Si era pensato a prefabbricati offerti (e consegnati) da Unhcr ma i vigili del fuoco ne avevano vietato il montaggio perché risultavano non adatti ad affrontare le intemperie. Il comune, poi, si era impegnato a rifare la recinzione esterna e il sistema fognario ed ecco un nuovo scandalo. Quel territorio non è allacciato a una rete fognaria, sempre difficile da realizzare tra le pietre e le cavità del sottosuolo, così ci si adatta con pozzi neri che ovviamente esigerebbero una manutenzione costante. Negli ultimi anni, con centinaia di migranti ospitati, il prato si è allagato di liquami con gli interventi di spurgo sempre abborracciati a posteriori tanto che il servizio di prevenzione dell’Azienda sanitaria locale, già nel 2022, aveva analizzato il terreno segnalandolo contaminato dalle fogne. C’era tutto il tempo per provvedere ma, a oggi, niente si è mosso.

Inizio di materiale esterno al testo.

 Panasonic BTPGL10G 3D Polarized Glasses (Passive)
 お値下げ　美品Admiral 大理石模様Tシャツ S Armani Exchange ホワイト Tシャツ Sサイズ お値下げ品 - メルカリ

Resta allora, ancora, solo la piazza davanti alla stazione, in città, e suonano poco credibili le affermazioni che il problema si risolverà da solo perché gli arrivi sarebbero già drasticamente diminuiti grazie alla sospensione di Schengen e all’opera di contrasto dell’immigrazione irregolare. Non è quello che sostengono le tante associazioni unite che non a caso hanno titolato l’ultimo report «Silos vuoto, strade piene»: c’è stata una flessione negli arrivi, sì, ma contenuta intorno al 13% rispetto all’anno scorso, dato che oltretutto si allinea con quelli pubblicati dalla Slovenia che dichiara un meno 11%. E non cambia la sostanza, con una media di 55 arrivi giornalieri che però si sommano con quanti aspettano un appuntamento in Questura e quelli già titolari di diritto d’asilo che aspettano si liberi un posto in accoglienza.

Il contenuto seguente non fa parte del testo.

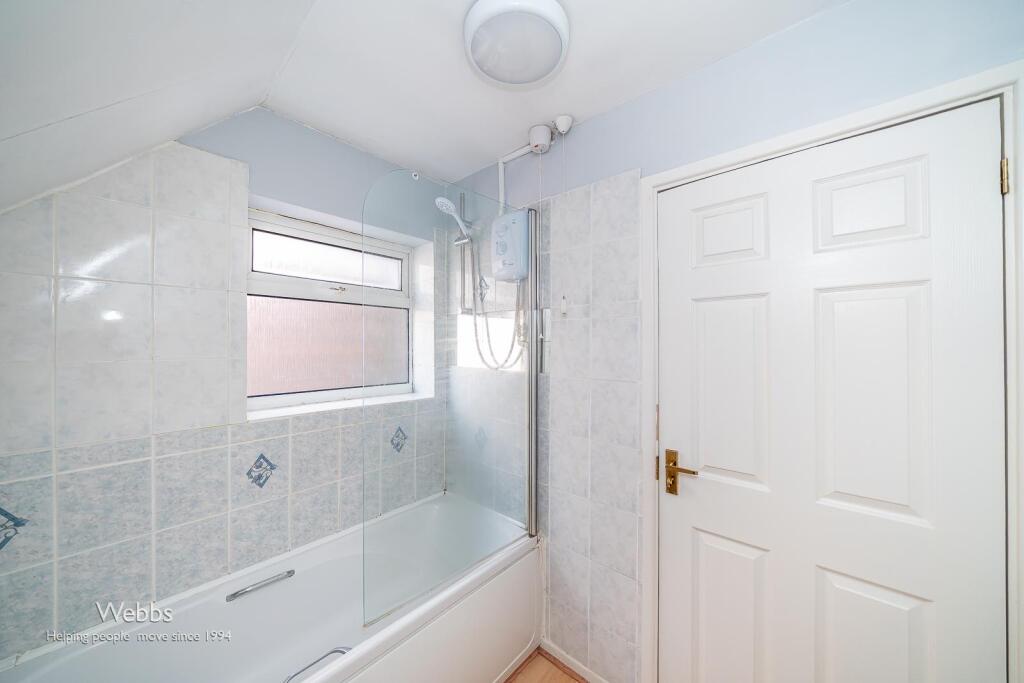 © Webbs Estate Agents © (91 of 103).jpg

In maggioranza uomini adulti ma anche nuclei famigliari, minori non accompagnati e donne sole dall’Afghanistan, dalla Siria e dal Kurdistan turco. I posti in accoglienza sono pochissimi e l’unico centro diurno chiude la notte come la stazione e i bar intorno. Così davanti alla stazione centrale continuano ad ammassarsi perché lì c’è la rete delle associazioni che garantiscono le prime cure, una cena, un paio di scarpe. Non c’è un bagno, non un rifugio, c’è qualche panchina e un po’ d’erba sotto gli alberi dove si tenta di dormire avvolti nei teli dorati offerti dai volontari, poco importa se ci sono ragazzi feriti e traumatizzati o mamme e neonati con bambini stanchi e spaventati.